ArtsEmerson has already presented to Boston audiences such eclectic fare as Angel Reapers, an unusual dance-theater piece by award-winning playwright Alfred Uhry and choreographer Martha Clarke; puppeteer Basil Twist's Petrushka; and Mabou Mines' Dollhouse; while its upcoming productions include Circa, a circus-based-show; Ameriville, a gospel/blues/hip hop commentary on the American landscape from Hurricane Katrina to the Occupy movement; and Robert Lepage's The Andersen Project, loosely based on the fables of Hans Christian Andersen.

Upon completion of Emerson's $92-million Paramount Center, Orchard found himself with four performance spaces of various sizes -- the 1,200-seat Cutler Majestic Theatre, the 590-seat Paramount, a 150-seat black box, and a 170-seat screening room -- and Orchard soon hatched a plan.

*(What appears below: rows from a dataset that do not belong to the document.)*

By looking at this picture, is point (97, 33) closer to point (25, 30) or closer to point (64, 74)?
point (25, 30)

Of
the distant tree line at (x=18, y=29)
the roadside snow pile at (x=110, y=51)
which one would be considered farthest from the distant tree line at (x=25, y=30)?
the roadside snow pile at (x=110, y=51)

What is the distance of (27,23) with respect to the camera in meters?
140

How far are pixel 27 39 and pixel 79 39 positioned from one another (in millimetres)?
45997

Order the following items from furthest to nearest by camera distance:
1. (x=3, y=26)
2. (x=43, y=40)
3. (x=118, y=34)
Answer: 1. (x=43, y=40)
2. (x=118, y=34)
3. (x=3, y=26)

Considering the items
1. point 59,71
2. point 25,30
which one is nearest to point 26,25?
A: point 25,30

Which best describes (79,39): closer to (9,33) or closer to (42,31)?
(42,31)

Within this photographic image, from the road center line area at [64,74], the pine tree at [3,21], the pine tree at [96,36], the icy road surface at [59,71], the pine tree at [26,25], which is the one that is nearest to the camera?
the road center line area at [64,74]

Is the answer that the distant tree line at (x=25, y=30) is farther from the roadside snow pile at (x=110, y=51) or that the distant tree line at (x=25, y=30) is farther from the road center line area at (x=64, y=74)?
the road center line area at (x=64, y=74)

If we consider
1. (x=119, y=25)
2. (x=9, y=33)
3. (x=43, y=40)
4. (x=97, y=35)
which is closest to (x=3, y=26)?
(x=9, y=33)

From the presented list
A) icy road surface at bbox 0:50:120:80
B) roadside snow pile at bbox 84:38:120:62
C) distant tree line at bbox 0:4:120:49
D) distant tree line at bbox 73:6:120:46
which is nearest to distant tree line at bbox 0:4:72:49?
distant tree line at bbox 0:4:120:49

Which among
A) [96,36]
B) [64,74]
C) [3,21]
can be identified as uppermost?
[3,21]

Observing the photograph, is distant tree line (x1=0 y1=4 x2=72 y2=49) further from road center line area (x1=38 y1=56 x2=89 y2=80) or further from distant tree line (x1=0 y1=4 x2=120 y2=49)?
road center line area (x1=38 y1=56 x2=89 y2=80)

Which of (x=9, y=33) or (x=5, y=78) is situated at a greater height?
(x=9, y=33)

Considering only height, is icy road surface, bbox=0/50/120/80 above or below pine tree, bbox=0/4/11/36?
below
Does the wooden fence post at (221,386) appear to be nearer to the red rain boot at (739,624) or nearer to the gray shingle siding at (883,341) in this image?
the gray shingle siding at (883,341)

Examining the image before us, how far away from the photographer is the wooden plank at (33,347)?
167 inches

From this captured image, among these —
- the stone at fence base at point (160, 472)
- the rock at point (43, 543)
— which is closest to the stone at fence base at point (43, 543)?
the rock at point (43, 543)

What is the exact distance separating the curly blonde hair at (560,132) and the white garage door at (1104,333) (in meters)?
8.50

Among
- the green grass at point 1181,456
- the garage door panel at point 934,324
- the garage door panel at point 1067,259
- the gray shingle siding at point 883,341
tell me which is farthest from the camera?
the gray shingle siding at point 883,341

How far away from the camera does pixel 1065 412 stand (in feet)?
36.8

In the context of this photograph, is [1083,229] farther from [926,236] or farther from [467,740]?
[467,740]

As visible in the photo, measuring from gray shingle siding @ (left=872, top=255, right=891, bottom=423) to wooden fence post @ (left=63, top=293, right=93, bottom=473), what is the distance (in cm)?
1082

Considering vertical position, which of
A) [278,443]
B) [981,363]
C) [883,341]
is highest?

"I've been producing in Boston for over 30 years," says Orchard, who most recently worked at the nearby American Repertory Theatre. "So I had a sense of the local theatrical landscape and what was missing. We wanted to bring new work to those theaters, work that would likely not otherwise be seen in this city if not for those spaces. Boston has historically been passed over by a lot of companies from around the world. And it wasn't because there wasn't an audience for them, but rather that the right venues weren't available."

Also missing from the Boston scene, says Orchard, was a way to develop new works, particularly through establishing multiyear relationships with artists and institutions, including The Foundry and The Civilians, as ArtsEmerson has done. "We're not just flying someone in for a weekend," he says. "We're committing to organizations to develop work in phases over time."

Over the past two seasons, Orchard and his staff have learned a great deal about what ArtsEmerson audience members want to see, as well as how they want to see it. "A certain number of people were frustrated at our having 17 projects in a season," he says. "People didn't have time to see everything, and it also gets expensive."

So, for the next season, Orchard will be creating a season with fewer set offerings -- 8 instead of 17 -- supplemented with more spontaneous events that will occur outside the context of the regular season. The new model gives ArtsEmerson members the perception that they can see everything, while also giving Orchard the flexibility to add shows to the season as opportunities arise.

"We want to be amplifying the opportunities for the Boston audience, not replacing them," he says, adding that nearly 70 percent of ArtsEmerson audience members report they don't have active relationships with any other cultural organization in the city. "It appears that we're drawing a previously untapped audience. That's good for everybody."